Because macrophage are a heterogeneous population with M1 inflammatory and M2 anti-inflammatory properties, altering macrophage phenotype may function to diminish the tissue specific inflammatory milieu. Studies targeting macrophage polarization with the goal of switching from the classically activated, pro-inflammatory M1 subtype to alternatively activated, anti-inflammatory M2 phenotype are currently being examined in numerous diseases. Fasudil, a Rho-kinase inhibitor, has been used successfully to alleviate symptoms of experimental autoimmune encephalomyelitis EAE that is a model for Multiple Sclerosis (MS) [81]. Fasudil treatment inhibited expression of M1 markers and increased expression of M2 markers on macrophages. Polarization of macrophages toward an M2 phenotype also decreased expression of pro-inflammatory cytokines IL-1β. TNF-α, and MCP-1 may suggest that the benefits of fasudil in EAE mice might be due to switching the macrophage phenotype from M1 to M2 [81]. Also in mice, small interfering RNAs (siRNA) have been delivered orally to target TNF-α produced by macrophages [82]. TNF-α and IL-1β production was inhibited in mice receiving the siRNA and challenged with Lipopolysaccharide (LPS), suggesting that an oral delivery of siRNA could be beneficial in treating inflammatory disease in humans.

Statins, which are traditionally used to treat dyslipidemia by targeting cholesterol, have also been shown to exert anti-inflammatory effects and are associated with clinical benefit. Statin use has recently been found to be beneficial in the treatment and prevention of CVD in HIV-infected patients [83,84]. Statins may help minimize chronic monocyte activation and subsequent arterial inflammation, as well as the development of inflammatory plaques, and in fact have been shown to shrink active plaques [83]. Previous data has shown that statins effect the composition of atherosclerotic plaques in monkeys by decreasing the total number of macrophages present [85]. In rats, in a model of glomerulonephritis, atorvastatin increased M2 macrophages and production of IL-10 [86]. Thus, statins may be useful in increasing M2 anti-inflammatory macrophage and aid in lesion resolution.

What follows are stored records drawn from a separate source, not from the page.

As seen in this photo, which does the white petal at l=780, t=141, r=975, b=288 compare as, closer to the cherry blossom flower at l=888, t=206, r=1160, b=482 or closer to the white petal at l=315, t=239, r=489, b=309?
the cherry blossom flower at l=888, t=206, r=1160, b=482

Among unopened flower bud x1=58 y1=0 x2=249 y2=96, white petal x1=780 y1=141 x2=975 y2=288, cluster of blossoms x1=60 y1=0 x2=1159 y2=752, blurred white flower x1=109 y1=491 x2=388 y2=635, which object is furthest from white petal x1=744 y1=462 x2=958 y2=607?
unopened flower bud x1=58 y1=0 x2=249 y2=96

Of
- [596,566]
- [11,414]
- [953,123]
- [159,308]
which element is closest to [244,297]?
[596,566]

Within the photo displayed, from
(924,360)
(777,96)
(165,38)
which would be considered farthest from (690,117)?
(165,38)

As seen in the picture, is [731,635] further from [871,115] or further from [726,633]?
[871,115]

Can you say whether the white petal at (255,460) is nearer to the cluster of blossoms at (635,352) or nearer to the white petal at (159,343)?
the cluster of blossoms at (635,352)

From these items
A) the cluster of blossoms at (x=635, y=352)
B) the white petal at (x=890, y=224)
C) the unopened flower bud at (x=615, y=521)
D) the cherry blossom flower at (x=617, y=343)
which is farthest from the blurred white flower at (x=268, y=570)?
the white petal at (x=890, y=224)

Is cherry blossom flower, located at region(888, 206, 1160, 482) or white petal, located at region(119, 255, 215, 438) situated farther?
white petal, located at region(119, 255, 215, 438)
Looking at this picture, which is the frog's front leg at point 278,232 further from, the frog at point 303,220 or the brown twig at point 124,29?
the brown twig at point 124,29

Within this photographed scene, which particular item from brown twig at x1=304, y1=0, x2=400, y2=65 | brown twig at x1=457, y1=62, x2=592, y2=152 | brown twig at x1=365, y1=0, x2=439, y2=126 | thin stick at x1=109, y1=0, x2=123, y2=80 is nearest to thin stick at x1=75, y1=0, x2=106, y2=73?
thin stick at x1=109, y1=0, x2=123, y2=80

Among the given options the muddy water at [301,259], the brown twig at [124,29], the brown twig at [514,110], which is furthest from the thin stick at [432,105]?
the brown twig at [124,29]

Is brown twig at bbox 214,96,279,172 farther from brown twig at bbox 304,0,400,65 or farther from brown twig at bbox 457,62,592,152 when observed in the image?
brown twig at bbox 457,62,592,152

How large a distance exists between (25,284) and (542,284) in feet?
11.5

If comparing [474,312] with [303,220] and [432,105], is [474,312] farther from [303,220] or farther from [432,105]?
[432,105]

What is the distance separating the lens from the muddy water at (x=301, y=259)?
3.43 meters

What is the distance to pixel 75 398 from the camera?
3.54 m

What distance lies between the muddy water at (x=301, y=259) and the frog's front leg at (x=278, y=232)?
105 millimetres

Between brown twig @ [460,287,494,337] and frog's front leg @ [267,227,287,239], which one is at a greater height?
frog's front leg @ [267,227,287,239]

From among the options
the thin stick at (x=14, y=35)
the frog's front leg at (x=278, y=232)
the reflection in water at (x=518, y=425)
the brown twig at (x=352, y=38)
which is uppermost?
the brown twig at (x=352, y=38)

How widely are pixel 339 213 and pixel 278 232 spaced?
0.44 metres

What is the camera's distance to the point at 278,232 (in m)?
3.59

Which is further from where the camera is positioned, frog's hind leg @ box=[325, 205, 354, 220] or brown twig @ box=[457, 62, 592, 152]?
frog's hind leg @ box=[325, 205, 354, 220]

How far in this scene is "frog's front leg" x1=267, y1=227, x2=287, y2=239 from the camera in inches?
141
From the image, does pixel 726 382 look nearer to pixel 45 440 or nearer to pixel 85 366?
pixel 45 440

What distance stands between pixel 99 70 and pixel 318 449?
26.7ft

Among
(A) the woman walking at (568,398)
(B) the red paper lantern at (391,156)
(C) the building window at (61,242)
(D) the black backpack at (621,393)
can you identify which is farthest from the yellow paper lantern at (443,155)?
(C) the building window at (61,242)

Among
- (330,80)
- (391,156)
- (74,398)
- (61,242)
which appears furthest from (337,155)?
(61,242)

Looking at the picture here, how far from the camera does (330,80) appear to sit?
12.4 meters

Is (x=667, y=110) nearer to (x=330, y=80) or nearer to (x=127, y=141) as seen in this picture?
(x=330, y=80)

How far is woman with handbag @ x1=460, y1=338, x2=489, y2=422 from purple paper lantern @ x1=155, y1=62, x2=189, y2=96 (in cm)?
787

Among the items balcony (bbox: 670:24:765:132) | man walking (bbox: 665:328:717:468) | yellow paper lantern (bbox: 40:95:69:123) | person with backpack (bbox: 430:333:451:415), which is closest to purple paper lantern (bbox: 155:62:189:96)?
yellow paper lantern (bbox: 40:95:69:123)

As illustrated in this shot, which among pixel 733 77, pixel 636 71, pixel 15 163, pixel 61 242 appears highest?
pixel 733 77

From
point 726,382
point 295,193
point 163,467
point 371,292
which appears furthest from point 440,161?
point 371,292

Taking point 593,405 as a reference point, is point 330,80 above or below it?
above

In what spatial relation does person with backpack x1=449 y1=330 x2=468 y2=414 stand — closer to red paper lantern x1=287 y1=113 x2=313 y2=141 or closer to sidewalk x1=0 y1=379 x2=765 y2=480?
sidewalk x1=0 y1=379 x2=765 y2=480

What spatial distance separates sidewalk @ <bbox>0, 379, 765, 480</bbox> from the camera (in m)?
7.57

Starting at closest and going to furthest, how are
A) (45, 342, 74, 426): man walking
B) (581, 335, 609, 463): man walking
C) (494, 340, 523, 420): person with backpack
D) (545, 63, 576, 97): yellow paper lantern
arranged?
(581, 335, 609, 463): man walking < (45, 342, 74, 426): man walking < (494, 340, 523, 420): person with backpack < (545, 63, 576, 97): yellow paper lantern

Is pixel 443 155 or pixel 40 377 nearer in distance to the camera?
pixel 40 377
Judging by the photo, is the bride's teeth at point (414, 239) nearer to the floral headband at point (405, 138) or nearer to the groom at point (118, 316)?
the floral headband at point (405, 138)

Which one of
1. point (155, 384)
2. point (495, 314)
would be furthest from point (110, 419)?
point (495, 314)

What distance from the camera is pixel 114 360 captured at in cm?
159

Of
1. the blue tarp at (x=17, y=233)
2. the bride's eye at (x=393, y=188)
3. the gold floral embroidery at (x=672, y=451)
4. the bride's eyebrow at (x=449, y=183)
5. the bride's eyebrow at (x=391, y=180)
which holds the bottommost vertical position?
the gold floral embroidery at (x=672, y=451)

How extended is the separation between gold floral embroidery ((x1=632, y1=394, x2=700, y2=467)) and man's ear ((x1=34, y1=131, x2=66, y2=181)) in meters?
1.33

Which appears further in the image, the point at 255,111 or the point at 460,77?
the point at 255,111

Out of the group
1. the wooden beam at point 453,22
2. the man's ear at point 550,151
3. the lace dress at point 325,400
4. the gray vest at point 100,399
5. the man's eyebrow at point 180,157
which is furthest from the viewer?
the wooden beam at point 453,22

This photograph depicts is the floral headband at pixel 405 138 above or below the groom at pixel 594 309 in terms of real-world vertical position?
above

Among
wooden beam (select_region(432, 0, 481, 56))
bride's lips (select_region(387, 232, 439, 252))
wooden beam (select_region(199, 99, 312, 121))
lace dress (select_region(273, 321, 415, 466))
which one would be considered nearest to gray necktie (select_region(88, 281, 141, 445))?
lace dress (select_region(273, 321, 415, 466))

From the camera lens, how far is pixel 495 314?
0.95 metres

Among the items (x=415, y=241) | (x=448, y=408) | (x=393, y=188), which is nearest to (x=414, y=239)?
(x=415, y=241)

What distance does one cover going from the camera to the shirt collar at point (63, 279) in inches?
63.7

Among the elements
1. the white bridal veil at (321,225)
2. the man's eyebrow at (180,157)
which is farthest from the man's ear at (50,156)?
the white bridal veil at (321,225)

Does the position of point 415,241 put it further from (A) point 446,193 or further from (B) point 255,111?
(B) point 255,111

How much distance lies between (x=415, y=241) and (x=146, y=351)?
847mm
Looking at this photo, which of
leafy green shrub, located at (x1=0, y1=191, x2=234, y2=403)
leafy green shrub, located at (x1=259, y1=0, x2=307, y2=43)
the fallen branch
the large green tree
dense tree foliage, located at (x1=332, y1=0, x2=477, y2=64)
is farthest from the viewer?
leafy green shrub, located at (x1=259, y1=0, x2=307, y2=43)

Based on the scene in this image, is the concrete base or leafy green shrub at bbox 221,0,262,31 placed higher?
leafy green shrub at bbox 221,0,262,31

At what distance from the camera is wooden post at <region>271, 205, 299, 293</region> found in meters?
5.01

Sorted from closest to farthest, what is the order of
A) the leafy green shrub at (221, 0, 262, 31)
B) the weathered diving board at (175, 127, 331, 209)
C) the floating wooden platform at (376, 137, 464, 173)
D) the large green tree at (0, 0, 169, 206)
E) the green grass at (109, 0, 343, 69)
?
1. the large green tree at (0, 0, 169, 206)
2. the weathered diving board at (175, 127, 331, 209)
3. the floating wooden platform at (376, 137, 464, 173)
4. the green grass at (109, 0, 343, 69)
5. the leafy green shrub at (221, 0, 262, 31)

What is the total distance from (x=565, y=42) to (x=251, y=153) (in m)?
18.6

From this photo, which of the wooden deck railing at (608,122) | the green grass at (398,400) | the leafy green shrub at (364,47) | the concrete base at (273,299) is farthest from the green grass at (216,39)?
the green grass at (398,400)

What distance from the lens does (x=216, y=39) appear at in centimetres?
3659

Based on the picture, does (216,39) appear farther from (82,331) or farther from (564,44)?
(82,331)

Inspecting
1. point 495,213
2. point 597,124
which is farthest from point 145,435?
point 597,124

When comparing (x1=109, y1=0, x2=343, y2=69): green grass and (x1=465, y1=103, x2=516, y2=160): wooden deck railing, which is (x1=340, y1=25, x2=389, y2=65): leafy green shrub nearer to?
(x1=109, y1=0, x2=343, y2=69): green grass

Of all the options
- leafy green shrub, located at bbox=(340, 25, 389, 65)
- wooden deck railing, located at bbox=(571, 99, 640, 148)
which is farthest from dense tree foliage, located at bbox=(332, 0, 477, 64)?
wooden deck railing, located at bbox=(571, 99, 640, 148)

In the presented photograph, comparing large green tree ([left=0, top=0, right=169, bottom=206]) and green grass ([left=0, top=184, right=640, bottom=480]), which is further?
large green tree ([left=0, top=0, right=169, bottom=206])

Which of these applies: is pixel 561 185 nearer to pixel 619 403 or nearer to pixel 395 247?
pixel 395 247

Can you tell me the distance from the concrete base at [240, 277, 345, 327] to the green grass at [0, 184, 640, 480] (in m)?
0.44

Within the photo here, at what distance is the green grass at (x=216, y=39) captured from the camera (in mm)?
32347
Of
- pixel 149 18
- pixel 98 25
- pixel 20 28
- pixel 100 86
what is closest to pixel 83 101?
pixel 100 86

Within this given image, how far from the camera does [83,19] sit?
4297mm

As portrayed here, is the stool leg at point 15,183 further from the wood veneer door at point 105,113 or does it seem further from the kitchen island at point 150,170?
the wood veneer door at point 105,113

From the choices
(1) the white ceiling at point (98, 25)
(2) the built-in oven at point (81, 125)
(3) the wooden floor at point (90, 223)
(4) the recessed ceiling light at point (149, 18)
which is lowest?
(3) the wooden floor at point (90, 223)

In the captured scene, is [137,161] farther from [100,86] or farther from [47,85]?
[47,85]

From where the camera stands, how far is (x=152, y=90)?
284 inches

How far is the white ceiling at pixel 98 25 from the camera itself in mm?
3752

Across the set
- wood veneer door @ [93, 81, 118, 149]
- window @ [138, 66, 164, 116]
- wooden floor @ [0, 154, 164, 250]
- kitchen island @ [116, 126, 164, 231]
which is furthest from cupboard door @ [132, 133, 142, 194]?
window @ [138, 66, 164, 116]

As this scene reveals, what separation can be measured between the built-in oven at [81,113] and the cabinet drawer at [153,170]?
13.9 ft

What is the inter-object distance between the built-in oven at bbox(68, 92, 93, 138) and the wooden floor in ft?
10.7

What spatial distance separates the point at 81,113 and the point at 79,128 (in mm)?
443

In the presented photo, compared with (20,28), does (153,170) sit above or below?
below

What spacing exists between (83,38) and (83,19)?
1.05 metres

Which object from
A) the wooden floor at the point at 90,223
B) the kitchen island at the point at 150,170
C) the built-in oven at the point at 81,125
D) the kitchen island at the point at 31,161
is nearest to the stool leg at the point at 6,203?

In summary, M1 and M2 macrophages clearly play a role in early, late and chronic HIV and SIV function and tissue pathology associated with infection. Directly targeting macrophages by either blocking their traffic to sites of inflammation, or skewing M1 to M2 phenotypes holds clinical promise in HIV infection. Caveats exist of course and in the case of HIV these would include accounting for the global effects of such treatments on off target tissues. Likely, the best future approaches will be ones that chemically push macrophages to non-disease appropriate phenotypes specific for the target tissues that are specific for the tissue microenvironment. Regardless, the biology of these interesting cells provides the exciting opportunity for future therapeutic work.

This worked was supported by NIH/NINDS R01 NS082116 (awarded to THB) and NIH/NINDS R01 NS40327 (awarded to KCW).